Cummings sagte, es wäre besser gewesen, eine Art »Diktator« zu haben, der sich um die Coronakrise kümmern sollte. Wenn er Premierminister gewesen wäre, so Cummings, hätte er den Datenspezialisten Mark Warner dafür vorgesehen und ihm »königliche Autorität« über den Regierungsapparat gegeben.
Cummings zeichnete das Bild einer komplett ahnungslosen, überforderten und inkompetenten Regierung Johnson. Das »Datensystem« in der Regierungszentrale habe zunächst aus einem Whiteboard bestanden, auf das er Dinge geschrieben habe. Aus Sicherheitsgründen seien etwa Computer bei Treffen nicht erlaubt gewesen – also habe niemand entsprechende Daten zur Verfügung gehabt.

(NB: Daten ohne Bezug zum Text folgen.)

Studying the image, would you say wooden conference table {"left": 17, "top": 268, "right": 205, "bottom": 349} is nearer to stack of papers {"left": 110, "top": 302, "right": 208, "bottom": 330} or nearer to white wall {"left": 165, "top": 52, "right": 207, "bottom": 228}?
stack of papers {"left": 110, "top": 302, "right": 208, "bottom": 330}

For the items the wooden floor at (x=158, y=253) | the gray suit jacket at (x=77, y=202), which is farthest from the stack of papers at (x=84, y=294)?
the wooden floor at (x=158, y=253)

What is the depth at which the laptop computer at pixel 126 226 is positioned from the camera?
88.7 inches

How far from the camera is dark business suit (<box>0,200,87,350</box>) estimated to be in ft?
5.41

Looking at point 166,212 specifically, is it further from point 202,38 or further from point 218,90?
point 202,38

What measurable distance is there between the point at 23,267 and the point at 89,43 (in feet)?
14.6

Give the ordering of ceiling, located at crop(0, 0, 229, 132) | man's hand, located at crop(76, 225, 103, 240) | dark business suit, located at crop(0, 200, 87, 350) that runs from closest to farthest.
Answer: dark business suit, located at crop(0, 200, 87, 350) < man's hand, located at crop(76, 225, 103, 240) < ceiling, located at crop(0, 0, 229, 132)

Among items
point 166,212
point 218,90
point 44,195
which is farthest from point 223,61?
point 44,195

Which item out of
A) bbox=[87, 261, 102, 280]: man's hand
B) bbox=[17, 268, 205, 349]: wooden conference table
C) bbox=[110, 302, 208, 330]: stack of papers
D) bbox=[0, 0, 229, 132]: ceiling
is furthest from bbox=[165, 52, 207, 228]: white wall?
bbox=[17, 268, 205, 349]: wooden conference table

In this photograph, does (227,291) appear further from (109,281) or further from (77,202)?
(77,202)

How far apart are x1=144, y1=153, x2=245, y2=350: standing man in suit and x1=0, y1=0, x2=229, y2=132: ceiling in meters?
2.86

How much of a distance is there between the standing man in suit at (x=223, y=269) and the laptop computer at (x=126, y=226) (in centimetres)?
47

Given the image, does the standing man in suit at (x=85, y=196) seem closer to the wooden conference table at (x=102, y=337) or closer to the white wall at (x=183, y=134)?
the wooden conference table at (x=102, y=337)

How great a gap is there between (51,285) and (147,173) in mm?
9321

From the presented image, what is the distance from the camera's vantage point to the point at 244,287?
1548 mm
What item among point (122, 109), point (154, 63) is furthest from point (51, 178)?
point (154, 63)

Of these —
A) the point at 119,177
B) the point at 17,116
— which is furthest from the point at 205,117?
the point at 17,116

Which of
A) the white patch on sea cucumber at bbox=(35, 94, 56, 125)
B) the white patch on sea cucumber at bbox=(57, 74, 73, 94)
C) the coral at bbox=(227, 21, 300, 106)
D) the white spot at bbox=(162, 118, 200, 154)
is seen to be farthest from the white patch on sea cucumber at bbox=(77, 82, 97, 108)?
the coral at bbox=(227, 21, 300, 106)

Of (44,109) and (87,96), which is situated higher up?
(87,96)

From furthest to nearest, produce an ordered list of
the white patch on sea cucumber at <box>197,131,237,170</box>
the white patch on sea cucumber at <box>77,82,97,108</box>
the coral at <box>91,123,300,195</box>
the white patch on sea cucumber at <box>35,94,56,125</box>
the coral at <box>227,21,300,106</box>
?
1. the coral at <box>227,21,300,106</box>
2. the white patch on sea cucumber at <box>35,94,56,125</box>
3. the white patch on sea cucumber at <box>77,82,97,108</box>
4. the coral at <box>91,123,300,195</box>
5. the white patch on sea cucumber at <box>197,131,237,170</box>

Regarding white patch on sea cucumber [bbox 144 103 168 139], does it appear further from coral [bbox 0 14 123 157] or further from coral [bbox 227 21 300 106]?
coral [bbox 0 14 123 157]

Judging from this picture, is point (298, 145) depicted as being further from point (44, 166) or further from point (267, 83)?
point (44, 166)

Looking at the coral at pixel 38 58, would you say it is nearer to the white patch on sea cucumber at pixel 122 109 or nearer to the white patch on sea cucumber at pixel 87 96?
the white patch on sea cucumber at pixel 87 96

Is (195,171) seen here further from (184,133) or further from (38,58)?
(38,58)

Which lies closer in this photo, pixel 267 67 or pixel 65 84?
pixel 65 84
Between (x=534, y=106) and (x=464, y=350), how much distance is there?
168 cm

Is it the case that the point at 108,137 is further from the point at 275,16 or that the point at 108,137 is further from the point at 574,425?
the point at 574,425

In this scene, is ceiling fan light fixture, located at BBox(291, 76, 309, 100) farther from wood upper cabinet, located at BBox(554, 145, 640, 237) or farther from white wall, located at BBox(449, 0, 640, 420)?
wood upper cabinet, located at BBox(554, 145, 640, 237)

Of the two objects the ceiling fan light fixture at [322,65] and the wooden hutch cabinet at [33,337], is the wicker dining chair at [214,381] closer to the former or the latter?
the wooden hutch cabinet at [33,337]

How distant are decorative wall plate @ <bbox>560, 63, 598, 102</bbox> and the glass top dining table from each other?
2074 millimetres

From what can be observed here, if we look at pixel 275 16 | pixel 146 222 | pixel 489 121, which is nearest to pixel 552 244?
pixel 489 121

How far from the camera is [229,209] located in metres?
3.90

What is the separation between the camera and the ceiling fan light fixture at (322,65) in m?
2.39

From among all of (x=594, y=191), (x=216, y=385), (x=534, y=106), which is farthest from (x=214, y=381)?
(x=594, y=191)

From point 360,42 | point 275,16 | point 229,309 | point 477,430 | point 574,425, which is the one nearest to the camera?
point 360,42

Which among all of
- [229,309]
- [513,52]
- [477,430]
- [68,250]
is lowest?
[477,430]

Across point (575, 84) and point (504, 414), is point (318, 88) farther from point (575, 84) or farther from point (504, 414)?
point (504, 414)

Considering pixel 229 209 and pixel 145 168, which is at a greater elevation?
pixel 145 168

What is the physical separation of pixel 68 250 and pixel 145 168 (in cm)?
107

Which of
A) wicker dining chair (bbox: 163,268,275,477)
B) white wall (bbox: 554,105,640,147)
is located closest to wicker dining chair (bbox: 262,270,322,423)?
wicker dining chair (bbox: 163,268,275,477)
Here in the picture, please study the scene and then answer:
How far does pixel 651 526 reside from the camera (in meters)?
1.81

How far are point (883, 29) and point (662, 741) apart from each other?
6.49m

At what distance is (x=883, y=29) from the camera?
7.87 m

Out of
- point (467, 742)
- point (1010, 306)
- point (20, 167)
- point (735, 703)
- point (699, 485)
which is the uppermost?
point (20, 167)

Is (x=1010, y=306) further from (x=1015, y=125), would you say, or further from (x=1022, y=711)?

Auf die Frage, warum es zwei Monate gedauert habe, um ein Testsystem zu installieren, sagte Cummings, zu Beginn der Coronakrise sei die Regierung »quasi auseinandergefallen«.
Britische Regierung weist Vorwürfe zurück
In jüngster Zeit hatte sich Cummings bereits mehrfach kritisch über den Umgang der Regierung mit der Pandemie geäußert. Zuletzt hatte er am Wochenende auf Twitter behauptet, die Regierung habe bei ihrer ursprünglichen Strategie im Kampf gegen die Pandemie gelogen.
Bereits vor Beginn von Cummings Anhörung im Unterhaus hat ein Kabinettsmitglied die Vorwürfe zurückgewiesen. Verkehrsminister Grant Shapps sagte am Mittwoch im Sender Sky News, die Befragung von Dominic Cummings im Parlament sei ein »Nebenschauplatz«. Johnsons Ex-Vertrauter verfolge eine persönliche Agenda. Der Minister legte nahe, dass Cummings, der die Regierung im November 2020 im Streit verlassen hatte, sich revanchieren wolle. »Was seine Motive sind, überlasse ich anderen.«
Johnson äußerte sich am Mittag parallel zu Cummings Aussage. Im Parlament stand er in der sogenannten Prime Minister's Question Time Rede und Antwort. Er übernehme die volle Verantwortung für das, was passiert sei, sagte Johnson. Aber er bleibe dabei, dass die Regierung Leben retten und das Gesundheitssystem schützen wollte und sich dabei am besten wissenschaftlichen Rat orientiert habe.